§ QUOTED PASSAGE:

New config report summary columns

lzap · December 13, 2021, 2:09pm

Hey,

we are working on a new config report format. There was a great discussion on the mapping of status/metric from Puppet and Ansible, I think this deserves its own thread. This page is a wiki and I will be updating it to fine-tune according to the proposals.

Summary

These fields are stored in reports table as integer column and represent the following:

changed - number or changes (events) occured in the report
unchanged - number of resources/actions that are aligned with configuration and no action was taken
failed - number of failures in the report

To retrieve eventful reports, the query is: changed > 0 OR failed > 0, the other field should not be taken into consideration. We can optionally set HasChange keyword but probably not worth it since we can easily query the data right away from the summary columns. The other field is rather informative as multiple statuses are mapped to this field. There is a proposal perhaps to remove this column completely.

Unfortunately Ruby on Rails have changed as a reserved word therefore the names in the DB and API must be:

change
nochange
failure

The plan is to map these to one or more statuses (or metrics) of various implementations. Here is the mapping proposal, of course the mapping is additive (when multiple states map to a single summary the sum is added).

Note: In the original proposal, there was a summary field “other” but it does not proven to be useful as keywords can serve pretty well to recognize the special cases.

Puppet

Summary

I am marking root of the report as yaml so it is clear where to find the data: smart_proxy_reports/puppet6-foreman-deb.yaml at develop · theforeman/smart_proxy_reports · GitHub

yaml.metrics.events.failure → failed
yaml.metrics.events.success → changed
yaml.metrics.resources.total - events.failure - events.success → unchanged

Pupet report also have yaml.metrics.resources but these are only stored in the JSON body field and can be optionally rendered to UI/CLI when report is opened. Comment in the UX thread if you want to discuss where/when/how to present these metrics on a page. Note for performance reasons, this cannot be presented on reports index page as the app would need to open and parse all records field body which is a JSON (blob/text).

Keywords

yaml.status=changed → PuppetStatusChanged
yaml.status=unchanged → PuppetStatusUnchanged
yaml.status=failed → PuppetStatusFailed
yaml.noop=true → PuppetNoop
yaml.metrics.resources.corrective_change > 0 → PuppetCorrectiveChange
yaml.metrics.resources.skipped > 0 → PuppetSkipped
yaml.metrics.resources.restarted > 0 → PuppetRestarted
yaml.metrics.resources.failed_to_restart > 0 → PuppetFailedToRestart
yaml.metrics.resources.scheduled > 0 → PuppetScheduled
yaml.metrics.resources.out_of_sync > 0 → PuppetOutOfSync

Keywords allow searching for particular reports by individual resources, but it is not practical to break down all resources into keywords this would create too many records. The proposal is:

yaml.resource_statuses.RESOURCE[yyz].failed = true → PuppetFailed:RESOURCE[xyz]

Let us know if you need to search for other resources states, but let’s keep this as minimum as possible to keep reports fast.

§ EXCERPTED RECORDS:
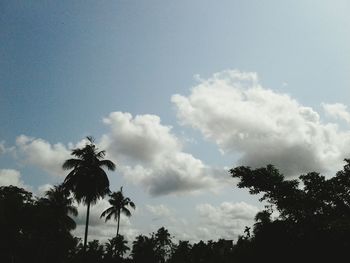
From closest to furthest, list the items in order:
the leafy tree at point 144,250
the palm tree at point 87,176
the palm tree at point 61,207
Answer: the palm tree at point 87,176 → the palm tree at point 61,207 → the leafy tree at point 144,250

§ TASK PROMPT:
Reproduce the portion of the config report thread that opens with the words containing "we are working" and closes with "to the proposals.", substituting "Salt" for every occurrence of "Ansible".

§ OUTPUT OF THE TASK:
we are working on a new config report format. There was a great discussion on the mapping of status/metric from Puppet and Salt, I think this deserves its own thread. This page is a wiki and I will be updating it to fine-tune according to the proposals.